==== Records to process
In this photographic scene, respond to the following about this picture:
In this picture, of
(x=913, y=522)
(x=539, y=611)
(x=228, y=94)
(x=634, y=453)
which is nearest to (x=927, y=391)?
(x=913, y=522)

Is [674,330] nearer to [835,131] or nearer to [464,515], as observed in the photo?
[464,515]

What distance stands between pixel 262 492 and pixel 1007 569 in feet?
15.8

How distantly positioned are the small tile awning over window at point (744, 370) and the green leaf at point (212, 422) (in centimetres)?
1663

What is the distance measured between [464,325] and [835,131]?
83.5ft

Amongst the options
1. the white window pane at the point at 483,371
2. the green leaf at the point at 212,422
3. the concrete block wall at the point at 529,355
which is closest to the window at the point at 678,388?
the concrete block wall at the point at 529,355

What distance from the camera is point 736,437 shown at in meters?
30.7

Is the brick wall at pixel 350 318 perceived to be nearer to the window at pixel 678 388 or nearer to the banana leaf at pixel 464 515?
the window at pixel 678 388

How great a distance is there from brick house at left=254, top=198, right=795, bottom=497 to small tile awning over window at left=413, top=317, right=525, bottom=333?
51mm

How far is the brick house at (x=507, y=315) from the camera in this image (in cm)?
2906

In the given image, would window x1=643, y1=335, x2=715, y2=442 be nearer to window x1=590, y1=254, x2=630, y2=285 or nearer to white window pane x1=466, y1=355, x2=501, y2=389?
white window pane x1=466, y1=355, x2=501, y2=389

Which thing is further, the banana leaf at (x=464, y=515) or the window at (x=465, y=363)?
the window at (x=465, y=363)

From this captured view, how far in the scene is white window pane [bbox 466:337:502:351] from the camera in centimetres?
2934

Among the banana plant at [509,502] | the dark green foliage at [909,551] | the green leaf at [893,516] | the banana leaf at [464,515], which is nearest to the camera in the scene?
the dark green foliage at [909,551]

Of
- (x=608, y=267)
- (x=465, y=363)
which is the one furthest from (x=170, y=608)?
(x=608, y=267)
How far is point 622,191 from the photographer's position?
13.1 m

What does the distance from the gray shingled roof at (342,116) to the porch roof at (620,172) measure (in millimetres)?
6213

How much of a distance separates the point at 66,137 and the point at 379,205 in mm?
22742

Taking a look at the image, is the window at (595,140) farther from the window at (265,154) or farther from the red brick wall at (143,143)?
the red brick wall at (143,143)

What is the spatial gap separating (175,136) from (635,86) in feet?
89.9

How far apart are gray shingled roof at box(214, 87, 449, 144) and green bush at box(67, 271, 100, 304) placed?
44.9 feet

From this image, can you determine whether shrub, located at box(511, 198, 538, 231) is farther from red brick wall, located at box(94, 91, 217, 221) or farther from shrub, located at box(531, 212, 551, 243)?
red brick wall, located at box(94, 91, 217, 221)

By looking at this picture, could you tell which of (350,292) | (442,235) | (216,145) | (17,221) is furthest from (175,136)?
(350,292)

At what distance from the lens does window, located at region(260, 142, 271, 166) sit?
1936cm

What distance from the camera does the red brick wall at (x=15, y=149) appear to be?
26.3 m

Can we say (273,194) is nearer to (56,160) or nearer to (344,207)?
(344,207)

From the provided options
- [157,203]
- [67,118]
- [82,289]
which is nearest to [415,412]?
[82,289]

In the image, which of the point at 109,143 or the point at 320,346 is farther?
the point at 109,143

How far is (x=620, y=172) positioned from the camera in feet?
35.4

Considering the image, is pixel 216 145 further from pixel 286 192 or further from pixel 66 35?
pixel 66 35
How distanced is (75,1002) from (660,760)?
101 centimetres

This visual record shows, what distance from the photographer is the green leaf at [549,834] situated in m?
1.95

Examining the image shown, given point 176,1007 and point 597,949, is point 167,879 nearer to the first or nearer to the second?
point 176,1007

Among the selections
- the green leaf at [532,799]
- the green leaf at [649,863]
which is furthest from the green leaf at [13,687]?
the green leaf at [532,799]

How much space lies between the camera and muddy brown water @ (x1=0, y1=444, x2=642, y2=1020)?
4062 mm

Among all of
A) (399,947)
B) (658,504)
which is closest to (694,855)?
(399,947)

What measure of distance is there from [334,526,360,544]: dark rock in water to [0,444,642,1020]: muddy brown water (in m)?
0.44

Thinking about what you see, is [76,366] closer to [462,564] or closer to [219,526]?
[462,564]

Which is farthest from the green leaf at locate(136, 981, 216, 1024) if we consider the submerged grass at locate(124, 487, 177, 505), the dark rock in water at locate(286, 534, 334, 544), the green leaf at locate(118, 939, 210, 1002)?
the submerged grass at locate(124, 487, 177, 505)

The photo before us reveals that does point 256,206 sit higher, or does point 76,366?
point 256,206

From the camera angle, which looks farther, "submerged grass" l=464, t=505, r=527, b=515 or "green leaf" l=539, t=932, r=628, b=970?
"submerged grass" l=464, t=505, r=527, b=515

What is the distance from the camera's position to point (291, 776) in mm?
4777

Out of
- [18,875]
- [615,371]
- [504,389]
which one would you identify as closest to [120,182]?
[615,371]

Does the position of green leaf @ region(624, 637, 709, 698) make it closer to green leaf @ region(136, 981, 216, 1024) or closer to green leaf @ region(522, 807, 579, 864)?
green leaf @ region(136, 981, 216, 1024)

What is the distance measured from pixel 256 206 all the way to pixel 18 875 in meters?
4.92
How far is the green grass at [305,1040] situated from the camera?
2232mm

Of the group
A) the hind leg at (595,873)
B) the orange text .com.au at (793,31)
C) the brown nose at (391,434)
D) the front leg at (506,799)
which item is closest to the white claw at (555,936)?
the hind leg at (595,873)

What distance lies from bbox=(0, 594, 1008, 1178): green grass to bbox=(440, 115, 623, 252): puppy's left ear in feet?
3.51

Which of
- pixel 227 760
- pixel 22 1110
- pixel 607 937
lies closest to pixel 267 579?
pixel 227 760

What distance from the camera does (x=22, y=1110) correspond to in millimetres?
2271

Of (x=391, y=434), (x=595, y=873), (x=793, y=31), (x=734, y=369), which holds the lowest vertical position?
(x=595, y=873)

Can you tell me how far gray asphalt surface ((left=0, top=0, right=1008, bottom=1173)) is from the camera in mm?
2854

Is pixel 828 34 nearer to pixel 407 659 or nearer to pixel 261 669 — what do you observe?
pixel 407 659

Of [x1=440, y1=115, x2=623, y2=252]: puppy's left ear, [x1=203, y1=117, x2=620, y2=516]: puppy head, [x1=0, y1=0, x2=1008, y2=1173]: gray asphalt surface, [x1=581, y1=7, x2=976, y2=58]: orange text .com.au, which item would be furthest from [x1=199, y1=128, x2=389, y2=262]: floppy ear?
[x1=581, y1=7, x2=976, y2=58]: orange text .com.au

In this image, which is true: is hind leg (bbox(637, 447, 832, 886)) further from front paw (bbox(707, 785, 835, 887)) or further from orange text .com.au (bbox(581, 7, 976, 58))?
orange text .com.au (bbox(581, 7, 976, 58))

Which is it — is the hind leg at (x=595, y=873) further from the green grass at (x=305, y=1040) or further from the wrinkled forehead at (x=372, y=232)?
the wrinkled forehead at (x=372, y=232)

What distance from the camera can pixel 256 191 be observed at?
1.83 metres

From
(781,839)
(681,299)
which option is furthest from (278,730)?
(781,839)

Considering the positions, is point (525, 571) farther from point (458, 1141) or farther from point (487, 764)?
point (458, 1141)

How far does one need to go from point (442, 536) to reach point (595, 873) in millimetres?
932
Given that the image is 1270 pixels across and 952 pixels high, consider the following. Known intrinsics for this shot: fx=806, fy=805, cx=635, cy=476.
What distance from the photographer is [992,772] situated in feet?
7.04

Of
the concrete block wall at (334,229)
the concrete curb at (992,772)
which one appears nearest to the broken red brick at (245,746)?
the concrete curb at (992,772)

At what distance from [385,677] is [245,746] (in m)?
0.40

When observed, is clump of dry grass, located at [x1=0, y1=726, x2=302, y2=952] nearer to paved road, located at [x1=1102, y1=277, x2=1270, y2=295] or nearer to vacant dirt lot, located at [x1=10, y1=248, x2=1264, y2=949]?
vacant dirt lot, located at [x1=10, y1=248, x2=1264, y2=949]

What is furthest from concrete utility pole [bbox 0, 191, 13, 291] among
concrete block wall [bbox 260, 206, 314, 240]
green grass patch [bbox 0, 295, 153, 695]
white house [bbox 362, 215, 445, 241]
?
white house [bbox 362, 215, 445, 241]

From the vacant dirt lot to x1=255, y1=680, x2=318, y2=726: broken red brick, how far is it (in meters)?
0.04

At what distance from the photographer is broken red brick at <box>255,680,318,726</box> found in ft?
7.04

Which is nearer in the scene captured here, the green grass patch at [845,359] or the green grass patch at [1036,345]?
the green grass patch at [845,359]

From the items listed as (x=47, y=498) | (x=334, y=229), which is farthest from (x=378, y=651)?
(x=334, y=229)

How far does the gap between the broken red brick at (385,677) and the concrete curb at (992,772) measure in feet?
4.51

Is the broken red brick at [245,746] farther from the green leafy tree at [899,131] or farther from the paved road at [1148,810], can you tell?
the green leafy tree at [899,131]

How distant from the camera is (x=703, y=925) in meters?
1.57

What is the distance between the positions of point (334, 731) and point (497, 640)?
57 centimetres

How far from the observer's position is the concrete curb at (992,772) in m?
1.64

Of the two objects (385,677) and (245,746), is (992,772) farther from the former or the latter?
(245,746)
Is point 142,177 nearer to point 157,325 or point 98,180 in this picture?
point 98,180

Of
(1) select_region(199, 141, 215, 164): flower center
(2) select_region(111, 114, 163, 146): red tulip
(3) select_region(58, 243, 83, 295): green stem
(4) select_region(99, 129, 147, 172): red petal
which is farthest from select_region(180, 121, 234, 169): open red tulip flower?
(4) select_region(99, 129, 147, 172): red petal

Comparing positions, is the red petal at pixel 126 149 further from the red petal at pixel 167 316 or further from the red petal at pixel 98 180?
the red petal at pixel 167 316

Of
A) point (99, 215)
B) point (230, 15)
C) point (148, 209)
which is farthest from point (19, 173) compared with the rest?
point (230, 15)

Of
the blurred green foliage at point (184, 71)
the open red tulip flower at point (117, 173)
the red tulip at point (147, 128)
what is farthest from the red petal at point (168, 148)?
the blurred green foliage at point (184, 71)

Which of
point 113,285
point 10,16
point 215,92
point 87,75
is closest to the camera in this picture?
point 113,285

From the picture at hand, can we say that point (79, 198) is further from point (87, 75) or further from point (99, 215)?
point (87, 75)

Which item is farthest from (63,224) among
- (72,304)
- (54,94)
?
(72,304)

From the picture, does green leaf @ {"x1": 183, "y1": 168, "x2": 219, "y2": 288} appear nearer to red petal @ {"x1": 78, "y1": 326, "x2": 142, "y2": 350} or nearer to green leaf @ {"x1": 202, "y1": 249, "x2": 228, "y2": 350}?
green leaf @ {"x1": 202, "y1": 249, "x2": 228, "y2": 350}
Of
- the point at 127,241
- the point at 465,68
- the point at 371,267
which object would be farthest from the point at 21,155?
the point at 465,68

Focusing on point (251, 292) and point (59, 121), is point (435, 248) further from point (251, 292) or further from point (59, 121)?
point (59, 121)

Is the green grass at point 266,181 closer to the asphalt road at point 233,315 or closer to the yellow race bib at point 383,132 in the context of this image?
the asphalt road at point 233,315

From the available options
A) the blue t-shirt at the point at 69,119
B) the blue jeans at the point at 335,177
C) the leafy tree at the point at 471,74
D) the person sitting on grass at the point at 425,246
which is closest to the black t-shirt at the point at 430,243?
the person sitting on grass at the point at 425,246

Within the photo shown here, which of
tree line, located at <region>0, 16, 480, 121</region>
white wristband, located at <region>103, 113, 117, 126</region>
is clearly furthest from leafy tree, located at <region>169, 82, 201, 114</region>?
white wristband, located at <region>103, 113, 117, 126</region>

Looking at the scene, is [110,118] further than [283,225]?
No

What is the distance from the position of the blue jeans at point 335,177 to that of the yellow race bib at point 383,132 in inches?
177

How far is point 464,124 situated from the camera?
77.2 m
========
* Given request *
Return the line that contains "Is the green grass at point" along with every line after it through the end of the entries, exactly, adding nothing.

* Solution for this exercise *
Is the green grass at point 266,181 closer to the asphalt road at point 233,315 or closer to the yellow race bib at point 383,132 in the context of this image?
the asphalt road at point 233,315

From the available options
A) the blue t-shirt at the point at 69,119
B) the blue jeans at the point at 335,177
C) the leafy tree at the point at 471,74
D) the person sitting on grass at the point at 425,246
which is closest to the black t-shirt at the point at 430,243?
the person sitting on grass at the point at 425,246

Within the photo shown here, which of
tree line, located at <region>0, 16, 480, 121</region>
white wristband, located at <region>103, 113, 117, 126</region>
is clearly furthest from leafy tree, located at <region>169, 82, 201, 114</region>?
white wristband, located at <region>103, 113, 117, 126</region>

Looking at the scene, is [110,118] further than [283,225]?
No

What is the distance from the position of the blue jeans at point 335,177 to that of the yellow race bib at point 383,132 in inches?
177

How far is point 464,124 situated from the camera?
77.2 m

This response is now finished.